Nächstes Jahr, wenn keine Olympischen Spiele und kein grosses Fussballturnier stattfinden, wird das unbereinigte BIP wiederum bescheiden ausfallen.
Wegzug von Fifa ohne grosse Wirkung
Gewiss haben die Fifa, die Uefa und das IOC auch eine echte volkswirtschaftliche Bedeutung für die Schweiz. Sie sind wichtige Arbeitgeber mit insgesamt rund 2000 Stellen. Sie kaufen Dienstleistungen ein, zum Beispiel, wenn sie ein Gebäude renovieren. Sie bezahlen auch Steuern, wenn auch etwas weniger als normale Unternehmen, da sie teilweise steuerbefreite Vereine sind.

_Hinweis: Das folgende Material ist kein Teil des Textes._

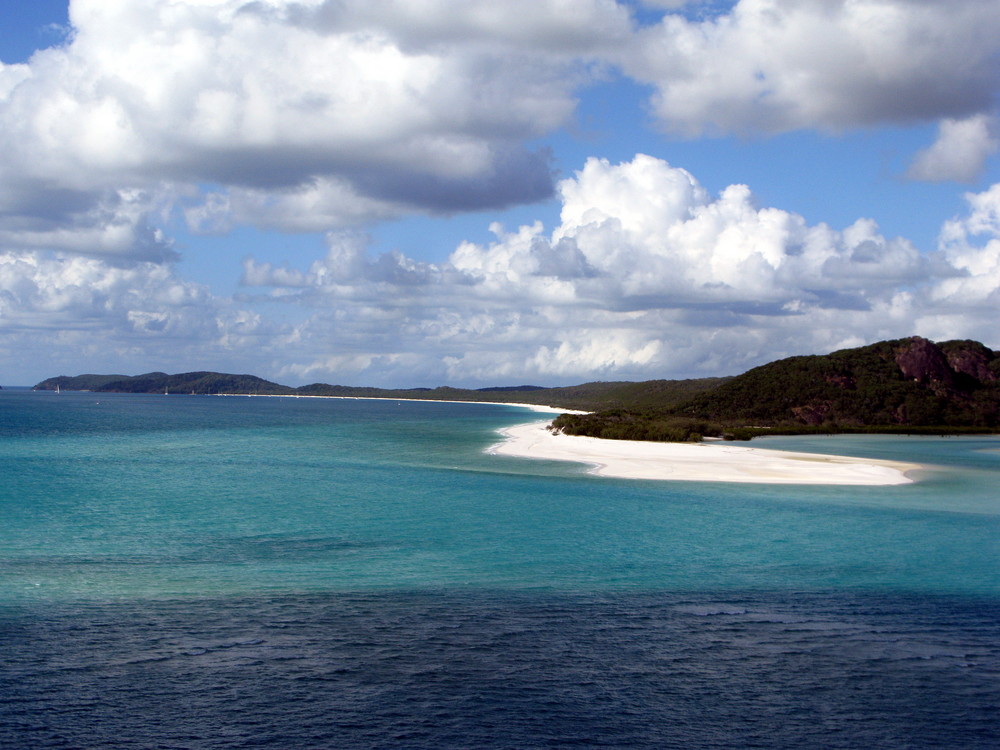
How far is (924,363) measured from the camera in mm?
129750

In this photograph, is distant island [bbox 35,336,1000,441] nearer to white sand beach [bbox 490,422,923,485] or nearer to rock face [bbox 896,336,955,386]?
rock face [bbox 896,336,955,386]

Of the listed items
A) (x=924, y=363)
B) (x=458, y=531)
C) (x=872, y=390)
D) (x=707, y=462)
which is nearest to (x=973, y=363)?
(x=924, y=363)

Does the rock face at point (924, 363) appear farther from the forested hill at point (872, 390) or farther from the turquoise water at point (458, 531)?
the turquoise water at point (458, 531)

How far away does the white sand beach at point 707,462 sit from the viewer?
147ft

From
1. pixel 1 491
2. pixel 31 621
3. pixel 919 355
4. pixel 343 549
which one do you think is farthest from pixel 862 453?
pixel 919 355

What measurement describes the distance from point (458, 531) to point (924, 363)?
125 meters

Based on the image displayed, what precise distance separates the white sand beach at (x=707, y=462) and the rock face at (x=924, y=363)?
74349 mm

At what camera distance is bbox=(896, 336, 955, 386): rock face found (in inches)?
5020

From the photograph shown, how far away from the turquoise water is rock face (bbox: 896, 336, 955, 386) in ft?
282

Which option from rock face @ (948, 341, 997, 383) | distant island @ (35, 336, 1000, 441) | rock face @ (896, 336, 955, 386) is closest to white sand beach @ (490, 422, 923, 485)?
distant island @ (35, 336, 1000, 441)

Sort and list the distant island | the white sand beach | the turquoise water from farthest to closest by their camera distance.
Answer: the distant island < the white sand beach < the turquoise water

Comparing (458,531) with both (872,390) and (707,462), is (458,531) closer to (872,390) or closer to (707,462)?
(707,462)

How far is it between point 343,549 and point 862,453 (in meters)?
56.7

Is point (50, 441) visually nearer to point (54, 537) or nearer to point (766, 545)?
point (54, 537)
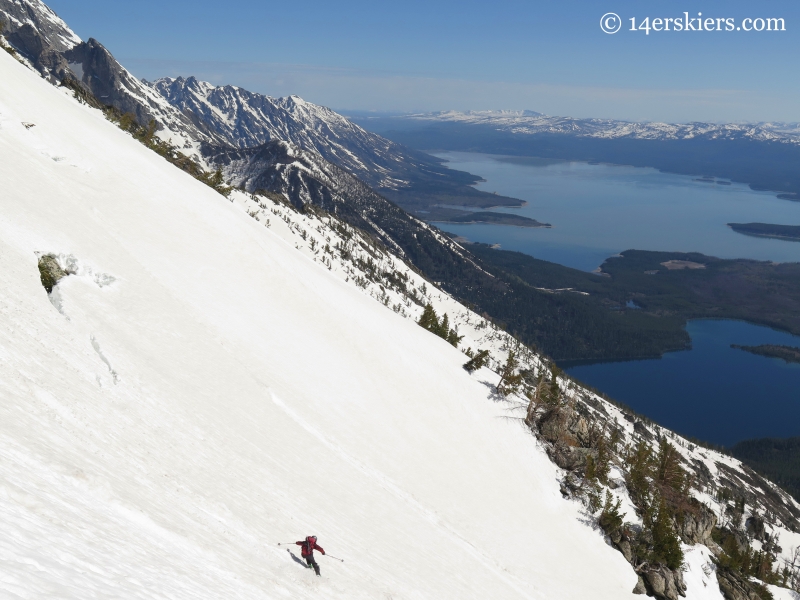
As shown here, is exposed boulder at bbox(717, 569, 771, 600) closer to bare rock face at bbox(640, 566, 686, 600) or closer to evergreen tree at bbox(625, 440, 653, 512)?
evergreen tree at bbox(625, 440, 653, 512)

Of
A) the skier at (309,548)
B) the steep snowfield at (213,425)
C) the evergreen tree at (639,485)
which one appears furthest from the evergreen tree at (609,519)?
the skier at (309,548)

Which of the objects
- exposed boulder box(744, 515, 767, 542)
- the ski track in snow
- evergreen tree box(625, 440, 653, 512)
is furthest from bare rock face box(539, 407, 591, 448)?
exposed boulder box(744, 515, 767, 542)

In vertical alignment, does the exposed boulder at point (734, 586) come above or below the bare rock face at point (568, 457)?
below

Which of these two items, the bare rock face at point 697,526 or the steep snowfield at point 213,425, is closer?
the steep snowfield at point 213,425

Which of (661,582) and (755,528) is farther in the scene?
(755,528)

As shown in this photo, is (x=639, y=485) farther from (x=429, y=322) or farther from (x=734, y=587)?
(x=429, y=322)

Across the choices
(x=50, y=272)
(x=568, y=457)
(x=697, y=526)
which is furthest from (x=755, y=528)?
(x=50, y=272)

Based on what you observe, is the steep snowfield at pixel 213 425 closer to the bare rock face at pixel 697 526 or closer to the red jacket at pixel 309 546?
the red jacket at pixel 309 546

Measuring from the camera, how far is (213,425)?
23984 mm

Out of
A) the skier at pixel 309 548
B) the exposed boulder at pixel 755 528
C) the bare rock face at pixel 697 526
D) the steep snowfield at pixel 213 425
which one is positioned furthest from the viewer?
the exposed boulder at pixel 755 528

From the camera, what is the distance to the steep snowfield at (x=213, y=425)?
14.4 metres

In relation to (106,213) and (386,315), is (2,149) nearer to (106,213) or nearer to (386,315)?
(106,213)

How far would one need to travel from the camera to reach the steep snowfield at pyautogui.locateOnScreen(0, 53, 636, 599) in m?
14.4

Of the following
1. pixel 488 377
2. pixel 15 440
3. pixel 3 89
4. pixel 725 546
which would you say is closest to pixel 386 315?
pixel 488 377
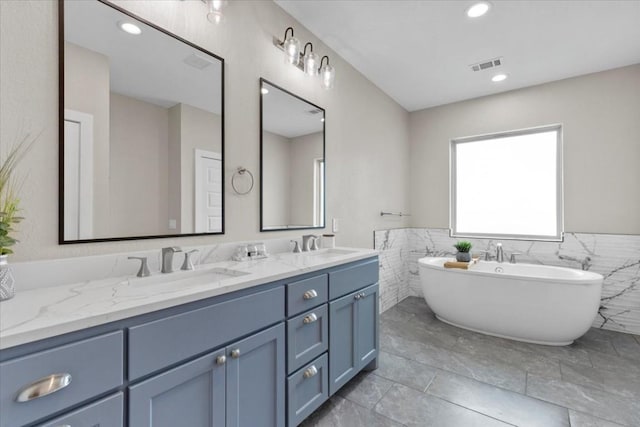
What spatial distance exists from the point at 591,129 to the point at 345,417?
3.72 m

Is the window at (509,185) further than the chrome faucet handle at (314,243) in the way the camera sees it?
Yes

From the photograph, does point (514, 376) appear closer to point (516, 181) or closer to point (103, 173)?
point (516, 181)

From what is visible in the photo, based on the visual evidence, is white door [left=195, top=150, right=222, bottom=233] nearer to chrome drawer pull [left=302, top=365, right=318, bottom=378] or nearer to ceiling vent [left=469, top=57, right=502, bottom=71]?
chrome drawer pull [left=302, top=365, right=318, bottom=378]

Aber das alles verblasst im Vergleich zu den Milliarden, die sie mit den Übertragungsrechten einnehmen.
Deshalb hätte ein Wegzug der Fifa, wie es die neuen Statuten zulassen würden, keinen spürbaren Effekt auf die Schweizer Wirtschaft, sondern nur auf die Berechnung des BIP. Und dies auch nur dann, wenn neben dem Hauptsitz auch die Einheit verlegt wird, die die Veranstaltungen organisiert und die Rechte verwaltet. «Dass viele grosse Sportorganisationen ihren Sitz in der Schweiz haben, ist eine schöne Sache, aber nicht zentral für den Wohlstand der Schweiz», so Rathke.
Ähnliche Probleme in Irland
Auch andere Länder kennen das Phänomen der schwankenden Einnahmen: Grossbritannien beheimatet etwa den Welttennisverband ITF. Der Effekt fällt aber aufgrund der Grösse des BIP nicht ins Gewicht.

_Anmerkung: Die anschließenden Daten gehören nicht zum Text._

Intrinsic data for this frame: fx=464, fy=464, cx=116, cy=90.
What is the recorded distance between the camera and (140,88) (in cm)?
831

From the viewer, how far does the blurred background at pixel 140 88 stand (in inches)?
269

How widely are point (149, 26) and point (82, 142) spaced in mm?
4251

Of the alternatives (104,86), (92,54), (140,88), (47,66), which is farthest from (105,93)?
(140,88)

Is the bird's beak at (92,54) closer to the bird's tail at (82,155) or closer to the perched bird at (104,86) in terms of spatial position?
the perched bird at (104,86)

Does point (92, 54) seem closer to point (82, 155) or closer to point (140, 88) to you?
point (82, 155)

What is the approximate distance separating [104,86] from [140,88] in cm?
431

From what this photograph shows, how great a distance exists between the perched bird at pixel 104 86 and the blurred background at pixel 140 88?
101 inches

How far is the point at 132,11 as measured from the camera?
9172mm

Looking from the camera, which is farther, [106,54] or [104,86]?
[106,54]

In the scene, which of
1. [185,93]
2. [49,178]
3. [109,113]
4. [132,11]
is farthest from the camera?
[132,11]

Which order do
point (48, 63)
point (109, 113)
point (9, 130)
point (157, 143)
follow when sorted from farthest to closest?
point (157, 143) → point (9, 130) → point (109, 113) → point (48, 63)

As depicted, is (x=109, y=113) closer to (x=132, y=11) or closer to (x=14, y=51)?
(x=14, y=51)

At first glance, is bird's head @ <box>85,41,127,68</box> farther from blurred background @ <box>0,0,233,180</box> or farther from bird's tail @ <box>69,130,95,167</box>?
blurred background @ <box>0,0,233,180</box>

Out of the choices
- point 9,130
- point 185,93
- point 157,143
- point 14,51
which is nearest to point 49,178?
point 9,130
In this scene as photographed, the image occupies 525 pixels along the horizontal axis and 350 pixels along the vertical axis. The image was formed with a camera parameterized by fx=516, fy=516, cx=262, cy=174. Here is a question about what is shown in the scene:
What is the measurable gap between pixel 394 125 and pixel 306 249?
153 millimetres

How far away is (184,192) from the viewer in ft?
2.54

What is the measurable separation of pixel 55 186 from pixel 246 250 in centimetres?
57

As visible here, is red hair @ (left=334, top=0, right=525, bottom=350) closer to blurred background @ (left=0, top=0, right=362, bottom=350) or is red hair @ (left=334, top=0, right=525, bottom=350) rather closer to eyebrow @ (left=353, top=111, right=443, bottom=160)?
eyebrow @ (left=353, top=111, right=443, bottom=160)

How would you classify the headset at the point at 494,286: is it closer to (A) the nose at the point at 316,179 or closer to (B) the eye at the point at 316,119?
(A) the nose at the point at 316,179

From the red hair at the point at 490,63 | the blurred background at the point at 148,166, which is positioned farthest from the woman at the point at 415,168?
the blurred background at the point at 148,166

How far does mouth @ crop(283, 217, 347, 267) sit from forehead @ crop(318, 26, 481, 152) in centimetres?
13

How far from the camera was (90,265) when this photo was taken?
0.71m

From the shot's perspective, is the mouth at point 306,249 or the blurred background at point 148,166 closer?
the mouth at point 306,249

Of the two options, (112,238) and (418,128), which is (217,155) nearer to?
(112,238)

In Irland wird das BIP durch interne Kapitalbewegungen durch globale Konzerne verzerrt, sowie durch die vielen Flugzeugleasinggesellschaften und andere Briefkastenfirmen, die dort registriert sind. Auch die irischen Statistiker berechnen daher ein modifiziertes Bruttonationaleinkommen, um die Konjunktur besser zu erfassen.
Es zeigt sich einmal mehr: Das BIP als Standardmass vermittelt ein grobes Bild der Wirtschaftsleistung. Um die wahren Stärken einer Volkswirtschaft zu erfassen, reicht es aber nicht.